◆ 提示された文章 ◆
....................

2018年1月28日


「この困難の先に:十字架の神学者としてF」
使徒の働き 8章1〜3節

1.「はじめに:これまで」
 7章では、逮捕され議会に連れ出されたステパノが行なった弁明と、そしてステパノが石打ちにされ処刑された出来事を見てきました。ステパノは選び出された、「御霊と知恵に満ちた評判の良い人たち」7人の一人であり、「信仰と聖霊とに満ちた人ステパノ」とも記されている人でした(6章)。議会での弁明でも「御霊に満たされて」と何度も書かれてありました。そのように彼は「人間的な目」で見ても、教会に欠かせない大事な一人であり、神も用いていた一人です。しかしそのステパノが逮捕され処刑される。「私たちの思い」からすれば非合理的であり不条理に思えることです。「神がいるならなぜ?」とも思えるような結果になりました。「弁明」もそうです。「聖霊に満たされて」語っていたステパノであり、しかも「み言葉」を引用してのメッセージでした。つまりみ言葉と聖霊があったのですから、主ご自身が働いていたのです。それなのに「人間的な見方」で見れば何の実りもなかったようです。聞いていた人々は怒り狂って、彼を処刑したのですから。それは「敗北」であり「失敗」であるかのように私たちの目には映るでしょう。しかしそれは「神の失敗」なのでしょうか?「神が敗北」したことなのでしょうか?

....................

◆ データの内容 ◆
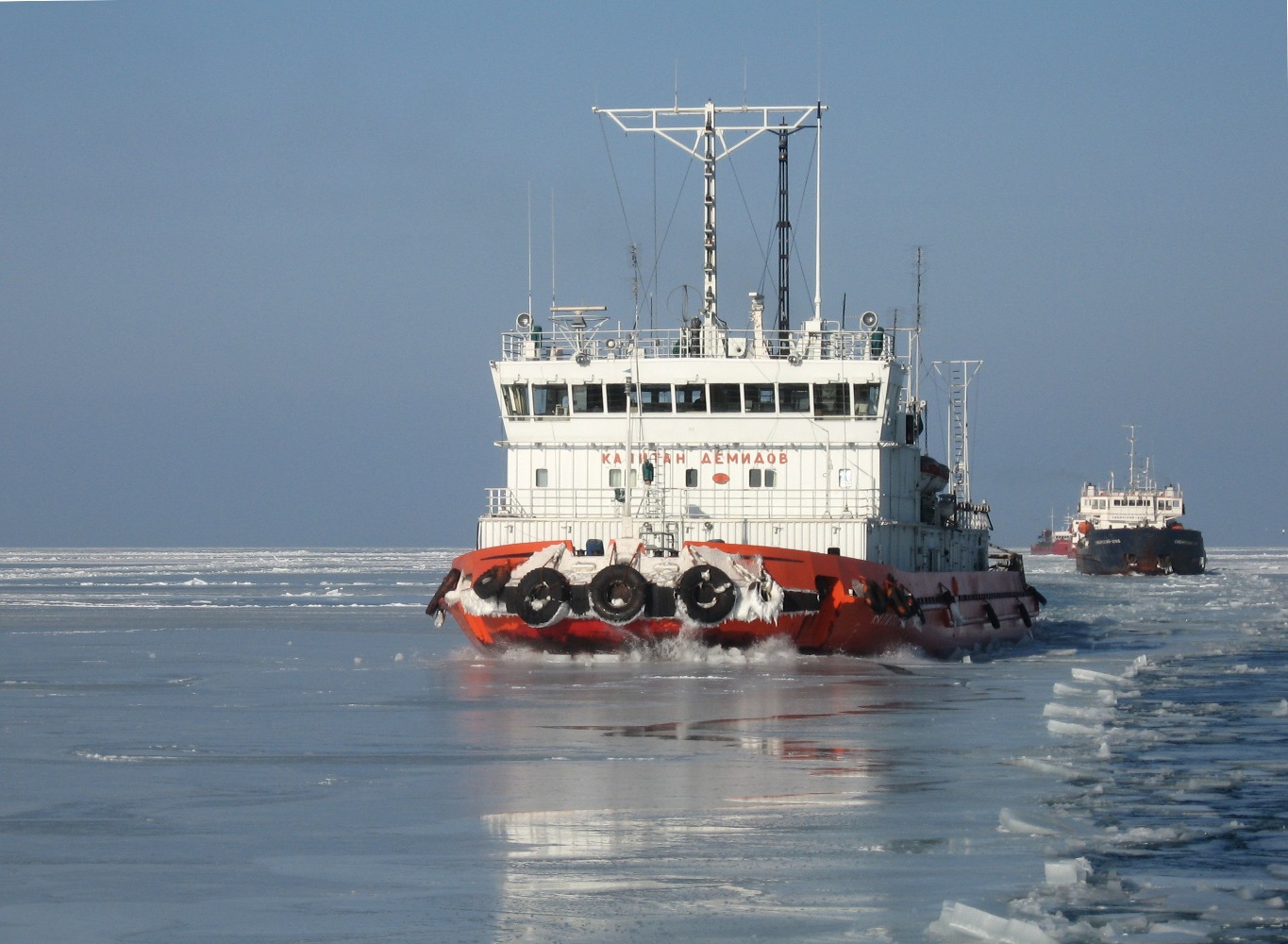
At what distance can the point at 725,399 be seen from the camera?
1137 inches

....................

◆ 課題の目的 ◆
ステパノの殉教を扱った説教を、示されている最後の文の後から書き継いでください。

◆ 課題の結果 ◆
 そんなことはありませんでした。その時、神はステパノに神の栄光を見せました。他の人には見えない神の栄光でした。それは「天の神の右の座に立つイエス・キリスト」つまり「十字架にかかりよみがえり、天に昇られたイエス」でした。それが神が現した答えでした。それは世にとっては敗北であった十字架にこそ、罪に対する勝利と救い、平和と永遠の命が現され、苦難と死にこそ神はおられ神の栄光が現されたように、このステパノの苦難と死にも神は確かにおられ、そこに神の栄光は現わされたのでした。そして福音と信仰の力はなんと強いことでしょう。ステパノはその壮絶な苦しみと死の中にあっても、その神の栄光を見て「主イエスよ、私の霊をお受けください。彼らに罪に負わせないでください」という信仰と愛の祈りの言葉で天に帰ったのでした。
 そのように神の御心、神のなさることは、私たちの思いや推測とは逆に現れ、私たちの知恵や理性では解らないし、計算も予測もできない。むしろ私達の思いをはるかに超えています。しかしだからと言って、私達にとって不合理、不条理、敗北や失敗と思えることにも神はいないのではなく、神は失敗したのでも敗北したのでもない。福音の力は信仰を始めさせ、信仰に進ませ、目には見えない、神の栄光へと導く、神の確かな計画がそこに現されるのだということを、ステパノの殉教は伝えていたのでした。

2.「人の目に「不条理」と思えることへ」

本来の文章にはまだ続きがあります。